Every time a president so much as changes the color of the White House drapes, the press clutches its pearls. Unless the name on the stationery is Barack Obama’s, even routine restoration becomes a national outrage.

President Donald Trump’s decision to privately fund upgrades to the White House — including a new state ballroom — has been met with the usual chorus of gasps and sneers. You’d think he bulldozed Monticello.

If a Republican preserves beauty, it’s vandalism. If a Democrat does the same, it’s ‘visionary.’

The irony is that presidents have altered and expanded the White House for more than a century. President Franklin D. Roosevelt added the East and West Wings in the middle of the Great Depression. Newspapers accused him of building a palace while Americans stood in breadlines. History now calls it “vision.”

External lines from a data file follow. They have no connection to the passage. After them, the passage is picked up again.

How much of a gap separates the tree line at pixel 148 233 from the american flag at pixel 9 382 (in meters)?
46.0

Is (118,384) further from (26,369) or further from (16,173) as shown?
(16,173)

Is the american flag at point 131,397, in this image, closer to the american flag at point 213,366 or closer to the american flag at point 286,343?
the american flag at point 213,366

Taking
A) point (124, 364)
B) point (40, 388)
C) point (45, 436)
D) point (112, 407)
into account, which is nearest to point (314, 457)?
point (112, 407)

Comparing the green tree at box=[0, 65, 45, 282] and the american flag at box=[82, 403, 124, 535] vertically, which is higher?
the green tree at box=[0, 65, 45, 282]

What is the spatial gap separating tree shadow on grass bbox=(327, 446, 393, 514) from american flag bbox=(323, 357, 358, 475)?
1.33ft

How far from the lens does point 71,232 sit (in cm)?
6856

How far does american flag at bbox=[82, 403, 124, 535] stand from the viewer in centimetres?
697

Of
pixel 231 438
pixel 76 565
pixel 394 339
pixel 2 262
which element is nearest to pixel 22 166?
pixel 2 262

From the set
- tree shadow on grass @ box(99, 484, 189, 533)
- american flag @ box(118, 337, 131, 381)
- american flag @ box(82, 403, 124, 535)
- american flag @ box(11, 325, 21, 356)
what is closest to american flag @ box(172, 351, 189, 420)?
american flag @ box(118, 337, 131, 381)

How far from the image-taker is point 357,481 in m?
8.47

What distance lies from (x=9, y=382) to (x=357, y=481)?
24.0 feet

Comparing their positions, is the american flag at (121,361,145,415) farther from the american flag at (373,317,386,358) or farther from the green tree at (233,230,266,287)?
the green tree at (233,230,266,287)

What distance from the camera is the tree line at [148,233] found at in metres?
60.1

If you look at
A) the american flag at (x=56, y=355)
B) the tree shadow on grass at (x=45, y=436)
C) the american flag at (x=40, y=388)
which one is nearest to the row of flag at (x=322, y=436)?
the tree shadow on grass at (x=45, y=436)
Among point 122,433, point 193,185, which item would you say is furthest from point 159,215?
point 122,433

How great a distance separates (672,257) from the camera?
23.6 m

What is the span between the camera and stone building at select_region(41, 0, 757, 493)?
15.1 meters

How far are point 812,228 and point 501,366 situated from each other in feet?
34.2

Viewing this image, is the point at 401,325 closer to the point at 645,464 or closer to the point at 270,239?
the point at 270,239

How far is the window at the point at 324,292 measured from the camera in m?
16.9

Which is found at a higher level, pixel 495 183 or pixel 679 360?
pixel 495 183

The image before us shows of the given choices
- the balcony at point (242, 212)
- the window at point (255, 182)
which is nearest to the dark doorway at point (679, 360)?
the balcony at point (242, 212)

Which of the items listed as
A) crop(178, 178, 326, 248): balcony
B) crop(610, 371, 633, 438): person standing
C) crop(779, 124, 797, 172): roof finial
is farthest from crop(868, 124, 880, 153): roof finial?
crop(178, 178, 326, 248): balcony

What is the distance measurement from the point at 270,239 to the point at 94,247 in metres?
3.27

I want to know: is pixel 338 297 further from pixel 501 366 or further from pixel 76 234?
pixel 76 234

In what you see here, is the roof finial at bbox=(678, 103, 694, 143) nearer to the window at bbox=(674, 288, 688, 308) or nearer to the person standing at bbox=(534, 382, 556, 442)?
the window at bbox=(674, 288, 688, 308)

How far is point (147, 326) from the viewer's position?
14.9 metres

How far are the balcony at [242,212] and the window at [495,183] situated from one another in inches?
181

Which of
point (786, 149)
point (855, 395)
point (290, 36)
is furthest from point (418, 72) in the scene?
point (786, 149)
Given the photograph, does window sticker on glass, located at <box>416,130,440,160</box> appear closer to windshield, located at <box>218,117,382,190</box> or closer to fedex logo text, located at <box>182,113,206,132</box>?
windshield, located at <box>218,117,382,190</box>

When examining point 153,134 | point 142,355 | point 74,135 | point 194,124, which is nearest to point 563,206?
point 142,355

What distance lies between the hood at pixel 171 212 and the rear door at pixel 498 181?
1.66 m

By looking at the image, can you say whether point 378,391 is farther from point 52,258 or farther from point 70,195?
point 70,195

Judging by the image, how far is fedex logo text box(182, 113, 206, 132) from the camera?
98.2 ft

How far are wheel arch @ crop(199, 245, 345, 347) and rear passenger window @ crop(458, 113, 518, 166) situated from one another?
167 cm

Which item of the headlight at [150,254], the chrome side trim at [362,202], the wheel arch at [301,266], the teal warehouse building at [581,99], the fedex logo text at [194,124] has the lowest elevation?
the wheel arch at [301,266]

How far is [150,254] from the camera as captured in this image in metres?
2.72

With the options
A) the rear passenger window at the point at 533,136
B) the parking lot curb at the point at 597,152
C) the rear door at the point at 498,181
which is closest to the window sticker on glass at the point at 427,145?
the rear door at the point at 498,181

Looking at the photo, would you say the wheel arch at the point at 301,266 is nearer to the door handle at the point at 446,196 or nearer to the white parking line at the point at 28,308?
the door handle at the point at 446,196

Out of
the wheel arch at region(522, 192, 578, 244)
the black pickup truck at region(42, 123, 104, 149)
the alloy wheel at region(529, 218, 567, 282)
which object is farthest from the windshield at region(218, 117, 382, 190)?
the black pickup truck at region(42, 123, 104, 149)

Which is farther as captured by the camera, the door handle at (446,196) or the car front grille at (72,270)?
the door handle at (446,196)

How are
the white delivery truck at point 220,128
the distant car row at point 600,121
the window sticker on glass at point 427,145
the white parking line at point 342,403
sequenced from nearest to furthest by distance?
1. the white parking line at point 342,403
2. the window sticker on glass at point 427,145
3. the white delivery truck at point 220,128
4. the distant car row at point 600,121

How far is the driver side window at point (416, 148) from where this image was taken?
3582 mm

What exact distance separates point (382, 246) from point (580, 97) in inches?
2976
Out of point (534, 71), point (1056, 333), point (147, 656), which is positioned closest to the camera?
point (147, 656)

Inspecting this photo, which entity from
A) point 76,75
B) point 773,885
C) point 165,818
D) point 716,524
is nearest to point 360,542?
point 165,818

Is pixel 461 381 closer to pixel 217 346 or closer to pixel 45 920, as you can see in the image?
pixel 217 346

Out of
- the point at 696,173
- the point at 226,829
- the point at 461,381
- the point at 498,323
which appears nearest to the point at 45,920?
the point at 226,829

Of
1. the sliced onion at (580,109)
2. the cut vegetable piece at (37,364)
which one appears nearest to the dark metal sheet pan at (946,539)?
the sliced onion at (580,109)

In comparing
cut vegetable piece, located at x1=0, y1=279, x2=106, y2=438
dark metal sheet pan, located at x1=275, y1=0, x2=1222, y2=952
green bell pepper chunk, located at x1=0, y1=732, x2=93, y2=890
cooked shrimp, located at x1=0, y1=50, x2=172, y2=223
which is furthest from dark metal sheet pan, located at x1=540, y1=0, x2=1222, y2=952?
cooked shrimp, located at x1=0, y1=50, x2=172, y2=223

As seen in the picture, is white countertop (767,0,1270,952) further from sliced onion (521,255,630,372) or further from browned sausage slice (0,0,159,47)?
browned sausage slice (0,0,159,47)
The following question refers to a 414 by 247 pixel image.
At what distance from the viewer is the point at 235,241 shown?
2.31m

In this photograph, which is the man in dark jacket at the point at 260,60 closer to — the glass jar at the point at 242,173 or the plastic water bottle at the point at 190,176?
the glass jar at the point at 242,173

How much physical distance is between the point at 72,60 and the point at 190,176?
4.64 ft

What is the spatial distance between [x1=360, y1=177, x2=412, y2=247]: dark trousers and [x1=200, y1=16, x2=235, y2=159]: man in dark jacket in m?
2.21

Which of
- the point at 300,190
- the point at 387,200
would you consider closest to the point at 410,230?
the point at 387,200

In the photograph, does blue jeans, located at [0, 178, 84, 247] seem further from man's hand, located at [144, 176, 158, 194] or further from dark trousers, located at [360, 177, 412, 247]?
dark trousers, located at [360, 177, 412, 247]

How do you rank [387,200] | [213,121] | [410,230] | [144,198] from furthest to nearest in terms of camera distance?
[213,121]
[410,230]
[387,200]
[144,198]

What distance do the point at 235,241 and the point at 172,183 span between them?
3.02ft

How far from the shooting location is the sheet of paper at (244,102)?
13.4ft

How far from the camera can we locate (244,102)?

First lady Nancy Reagan faced the same hysteria. Headlines accused her of spending taxpayer money on new china “while Americans starved.” In truth, she raised private funds after learning that the White House didn’t have enough matching plates for state dinners. She took the ridicule and refused to pass blame.

“I’m a big girl,” she told her staff. “This comes with the job.” That was dignity — something the press no longer recognizes.

A restoration, not a renovation

Trump’s project is different in every way that should matter. It costs taxpayers nothing. Not a cent. The president and a few friends privately fund the work. There’s no private pool or tennis court, no personal perks. The additions won’t even be completed until after he leaves office.

What’s being built is not indulgence — it’s stewardship. A restoration of aging rooms, worn fixtures, and century-old bathrooms that no longer function properly in the people’s house. Trump has paid for cast brass doorknobs engraved with the presidential seal, restored the carpets and moldings, and ensured that the architecture remains faithful to history.

The media’s response was mockery and accusations of vanity. They call it “grotesque excess,” while celebrating billion-dollar “climate art” projects and funneling hundreds of millions into activist causes like the No Kings movement. They lecture America on restraint while living off the largesse of billionaires.

The selective guardians of history

Where was this sudden reverence for history when rioters torched St. John’s Church — the same church where every president since James Madison has worshipped? The press called it an “expression of grief.”

Where was that reverence when mobs toppled statues of Washington, Jefferson, and Grant? Or when first lady Melania Trump replaced the Rose Garden’s lawn with a patio but otherwise followed Jackie Kennedy’s original 1962 plans in the garden’s restoration? They called that “desecration.”

If a Republican preserves beauty, it’s vandalism. If a Democrat does the same, it’s “visionary.”

The real desecration

The people shrieking about “historic preservation” care nothing for history. They hate the idea that something lasting and beautiful might be built by hands they despise. They mock craftsmanship because it exposes their own cultural decay.

The White House ballroom is not a scandal — it’s a mirror. And what it reflects is the media’s own pettiness. The ruling class that ridicules restoration is the same class that cheered as America’s monuments fell. Its members sneer at permanence because permanence condemns them.

Julia Beverly / Contributor | Getty Images

Trump’s improvements are an act of faith — in the nation’s symbols, its endurance, and its worth. The outrage over a privately funded renovation says less about him than it does about the journalists who mistake destruction for progress.

The real desecration isn’t happening in the East Wing. It’s happening in the newsrooms that long ago tore up their own foundation — truth — and never bothered to rebuild it.